Answer these questions using the teaching blog text:
1. Under the NYC teachers' contract, who is supposed to provide a curriculum for each core subject?
2. What two things does the text say are not a curriculum?
3. What question did the girl ask when she called the writer over to check her work?
# Start of Text shown
Building The Track While Driving the Train

How successful are you at doing all (or most) of your planning before the school year begins?

Does your school provide you with a curriculum or ask you to write your own? Do you have a scope and sequence before the first day of school?

According to the NYC teachers' contract, the DOE is supposed to provide a curriculum for each core subject. The UFT reports that schools are NOT proving this to teachers. Are you in this predicament? I am.

We should have the tracks built before start driving the train. What kind of craziness is it to try to lay down the tracks while you're diving the train?

To be clear, EngageNY is not a curriculum. A textbook is not a curriculum.

A real curriculum should include a scope and sequence. What are the units of study and in what order should they be taught? What are the standards addressed in each unit, and therefore what are the lesson objectives?

These are basic questions that many teachers seem to have difficulty answering. Is this fair to us? Is this fair to students? Why do some schools have curricula and others don't? Would you want your child attending a school where the teachers don't even have a roadmap?

Thursday, October 6, 2016

Am I Wrong?

Today a girl called me over to check her work. She didn't say, "Could you please check my work?" She didn't say, "Did I do this right?" She asked, "Am I wrong?"

This. Kills. Me.

1. Have you ever heard a boy utter these words? I'll bet you that it's never happened.
# End of Text shown
# Start of Raw records
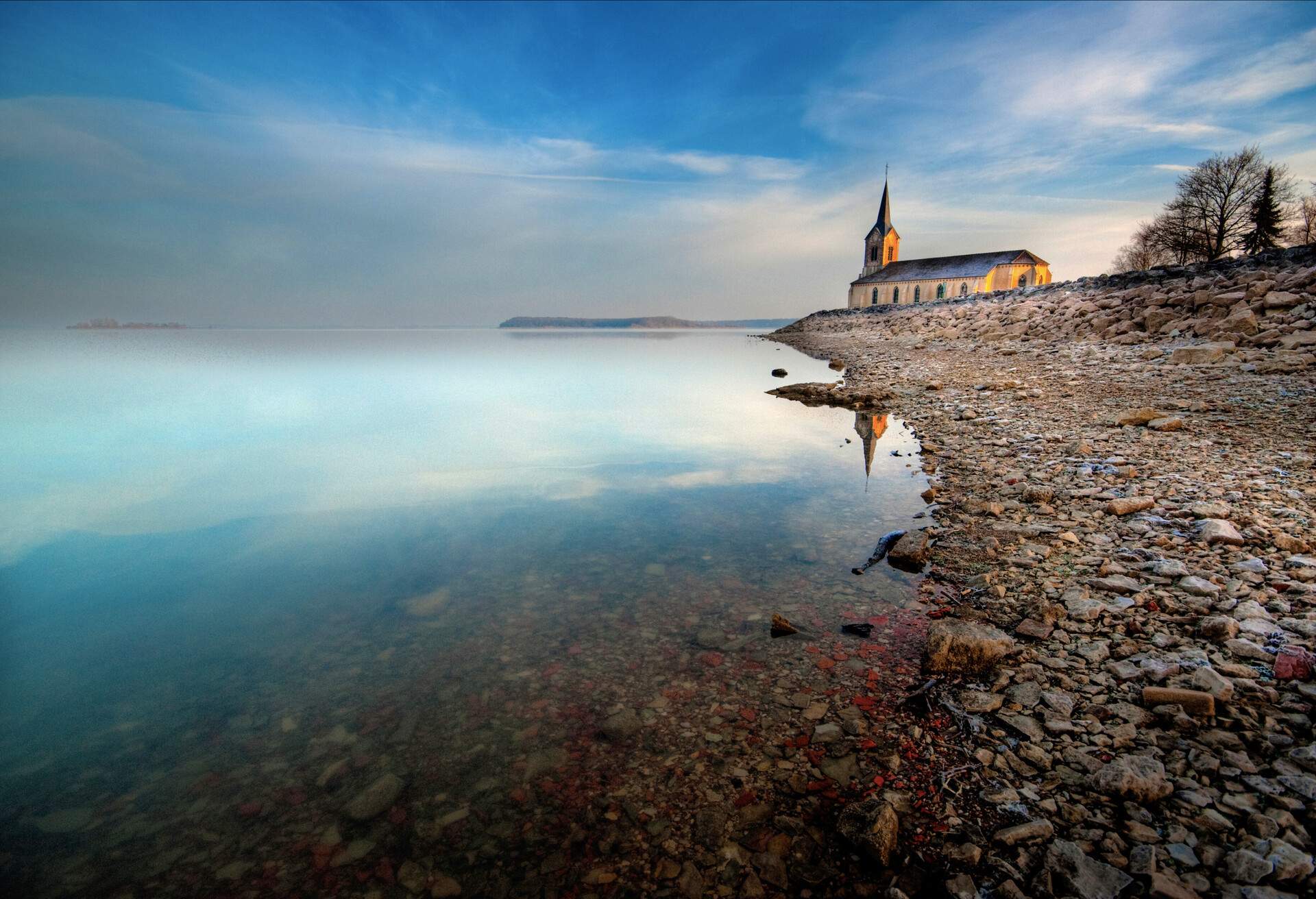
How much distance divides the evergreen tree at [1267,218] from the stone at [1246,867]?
2895 inches

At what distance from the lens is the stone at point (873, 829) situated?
3.03 m

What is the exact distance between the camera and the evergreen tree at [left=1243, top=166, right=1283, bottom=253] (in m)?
50.8

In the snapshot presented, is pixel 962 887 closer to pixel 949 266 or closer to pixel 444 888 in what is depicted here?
pixel 444 888

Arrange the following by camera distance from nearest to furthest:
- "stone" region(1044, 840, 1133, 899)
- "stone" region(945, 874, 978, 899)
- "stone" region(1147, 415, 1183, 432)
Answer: "stone" region(1044, 840, 1133, 899), "stone" region(945, 874, 978, 899), "stone" region(1147, 415, 1183, 432)

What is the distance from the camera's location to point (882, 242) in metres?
110

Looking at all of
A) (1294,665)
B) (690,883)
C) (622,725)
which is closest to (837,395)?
(1294,665)

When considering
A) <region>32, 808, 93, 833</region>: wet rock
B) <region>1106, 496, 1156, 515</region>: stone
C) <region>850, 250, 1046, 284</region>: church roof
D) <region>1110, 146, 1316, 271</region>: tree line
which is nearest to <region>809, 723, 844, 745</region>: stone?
<region>32, 808, 93, 833</region>: wet rock

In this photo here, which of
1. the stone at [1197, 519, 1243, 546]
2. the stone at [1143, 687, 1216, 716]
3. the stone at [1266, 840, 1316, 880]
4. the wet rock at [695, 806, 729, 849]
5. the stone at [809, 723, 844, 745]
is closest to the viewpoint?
the stone at [1266, 840, 1316, 880]

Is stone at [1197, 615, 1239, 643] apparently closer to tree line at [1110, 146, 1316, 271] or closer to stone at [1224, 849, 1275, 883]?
stone at [1224, 849, 1275, 883]

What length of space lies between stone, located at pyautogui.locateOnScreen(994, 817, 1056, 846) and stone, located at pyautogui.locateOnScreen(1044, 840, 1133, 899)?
0.33 feet

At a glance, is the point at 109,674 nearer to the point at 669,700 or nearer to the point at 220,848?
the point at 220,848

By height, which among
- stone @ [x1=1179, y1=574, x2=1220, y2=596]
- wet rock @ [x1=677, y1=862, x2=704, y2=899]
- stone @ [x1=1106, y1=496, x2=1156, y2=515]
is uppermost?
stone @ [x1=1106, y1=496, x2=1156, y2=515]

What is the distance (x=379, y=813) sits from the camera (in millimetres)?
3713

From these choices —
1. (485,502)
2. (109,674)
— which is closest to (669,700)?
(109,674)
# End of Raw records
Problem solution:
1. The DOE
2. EngageNY and a textbook
3. "Am I wrong?"